LA LOTTA DI CLASSE AL TEMPO DEL COVID
Pensate alle immagini sorridenti dei vari Berlusconi, Briatore, Bolsonaro e Trump che guariscono dal Covid. Attorno a loro, la scienza e la medicina asservita alla classe dominante danno il meglio di sè: cure e medici d’eccellenza, stanze più confortevoli di un hotel di lusso, uno stuolo di infermieri a disposizione 24 ore al giorno.
Poi c’è l’altra faccia della medaglia. O meglio della divisione della società in classi. C’è chi muore nel cesso di un ospedale, chi si contende una coperta termica nell’attesa di una bombola d’ossigeno, chi sta dentro l’ambulanza aspettando per ore che qualcuno lo possa salvare.
Ci stiamo abituando ad assistere alle scene quotidiane di bestiale disumanità. Ai pronto soccorsi presi d’assalto, alle autombulanze che vagano tra gli ospedali, dove anche essere parcheggiati nel corridoio di un ospedale diventa un miraggio: la quotidianità ci racconta di masse di malati che disperatamente si contendono l’ultimo brandello di sanità pubblica.
Chi è figlio della miseria non ha diritti. E’ un ingombrante rottame. Chi non frequenta ristoranti di lusso, non fa vacanze vip, non ha carte di credito ben ingrassate, non frequenta festini per ricchi e ricercate gioiellerie può morire, togliersi davanti, è insignificante per il Pil nazionale. Anzi, è un costo da abbattere.

### Compiti richiesti
1. Riformuli come elenco il paragrafo dell'estratto selezionato che comincia con «Ci stiamo abituando», mantenendone i fatti principali.
2. Estenda il testo sulla lotta di classe al tempo del Covid, riprendendo subito dopo la sua ultima frase.

(Dati memorizzati)
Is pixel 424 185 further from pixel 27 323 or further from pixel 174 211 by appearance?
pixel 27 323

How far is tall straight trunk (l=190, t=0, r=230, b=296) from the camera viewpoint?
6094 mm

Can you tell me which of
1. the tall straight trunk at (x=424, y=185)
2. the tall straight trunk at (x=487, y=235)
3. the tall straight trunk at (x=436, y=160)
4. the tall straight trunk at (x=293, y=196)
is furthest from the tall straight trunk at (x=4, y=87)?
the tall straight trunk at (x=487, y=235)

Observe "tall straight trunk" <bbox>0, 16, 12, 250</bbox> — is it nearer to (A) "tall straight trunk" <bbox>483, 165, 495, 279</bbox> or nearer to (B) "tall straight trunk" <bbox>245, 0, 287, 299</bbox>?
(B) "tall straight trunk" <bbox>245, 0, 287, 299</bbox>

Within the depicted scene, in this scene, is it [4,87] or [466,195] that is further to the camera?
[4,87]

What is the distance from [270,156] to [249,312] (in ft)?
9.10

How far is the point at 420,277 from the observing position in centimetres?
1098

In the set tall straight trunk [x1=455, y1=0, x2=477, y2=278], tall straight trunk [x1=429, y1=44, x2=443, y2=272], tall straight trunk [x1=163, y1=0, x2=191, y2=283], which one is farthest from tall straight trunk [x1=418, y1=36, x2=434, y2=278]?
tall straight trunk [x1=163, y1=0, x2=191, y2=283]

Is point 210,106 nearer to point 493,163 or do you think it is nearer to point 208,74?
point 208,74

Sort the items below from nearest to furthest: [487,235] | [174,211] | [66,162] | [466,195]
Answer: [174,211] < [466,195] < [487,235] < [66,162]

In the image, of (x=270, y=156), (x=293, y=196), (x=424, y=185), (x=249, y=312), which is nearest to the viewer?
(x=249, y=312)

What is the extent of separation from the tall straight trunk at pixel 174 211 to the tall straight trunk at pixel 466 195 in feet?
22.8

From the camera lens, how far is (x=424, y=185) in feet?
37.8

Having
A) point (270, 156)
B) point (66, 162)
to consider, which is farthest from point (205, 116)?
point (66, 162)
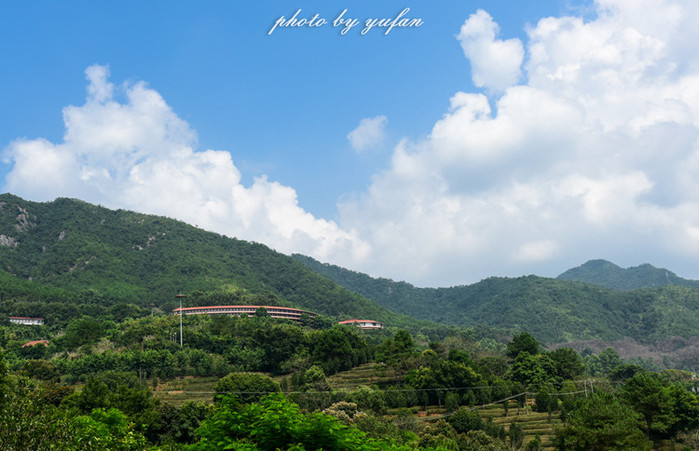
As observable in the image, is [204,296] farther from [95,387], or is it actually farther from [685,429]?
[685,429]

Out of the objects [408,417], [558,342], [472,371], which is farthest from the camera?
[558,342]

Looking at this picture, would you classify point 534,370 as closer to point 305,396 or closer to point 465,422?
point 465,422

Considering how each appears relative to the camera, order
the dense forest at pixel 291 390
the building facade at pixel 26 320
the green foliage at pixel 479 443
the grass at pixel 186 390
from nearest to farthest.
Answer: the dense forest at pixel 291 390 < the green foliage at pixel 479 443 < the grass at pixel 186 390 < the building facade at pixel 26 320

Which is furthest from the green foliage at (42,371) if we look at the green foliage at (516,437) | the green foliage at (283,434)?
the green foliage at (283,434)

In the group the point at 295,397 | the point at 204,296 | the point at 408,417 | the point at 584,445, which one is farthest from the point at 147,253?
the point at 584,445

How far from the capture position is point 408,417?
5034 cm

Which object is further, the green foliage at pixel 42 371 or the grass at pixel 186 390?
the green foliage at pixel 42 371

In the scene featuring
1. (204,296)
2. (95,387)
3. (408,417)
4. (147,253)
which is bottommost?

### Risultati dei compiti
1.
- Ci si sta abituando a scene quotidiane di bestiale disumanità.
- I pronto soccorso vengono presi d'assalto.
- Le autoambulanze vagano tra gli ospedali.
- Perfino essere parcheggiati nel corridoio di un ospedale diventa un miraggio.
- Masse di malati si contendono disperatamente l'ultimo brandello di sanità pubblica.

2.
E’ incurabile perché la miseria, in questo sistema, è incurabile. Questa è la democratica repubblica in cui viviamo.
Quella che i benpensanti, quelli di sinistra, i “sinceri democratici” contrabbandano come il frutto della Resistenza, offendendo la memoria dei partigiani che, certo, non hanno combattuto perché vivessimo in questa società di merda.
Nella morte, nella disperazione, nella sofferenza della nostra classe si può leggere a chiare lettere il fallimento del riformismo, in tutte le sue fetenti e infami versioni.
Le forze materiali in grado di ribaltare questa società ci sono, eccome. Ma decenni di passività, di inazione, di delega “ai partiti di sinistra” hanno creato un deserto.
La classe dominante riserva al popolo di schiavi, un futuro di fame e di elemosine, di ricatti e di degrado.
E’ il mondo della barbarie, è il mondo del capitale.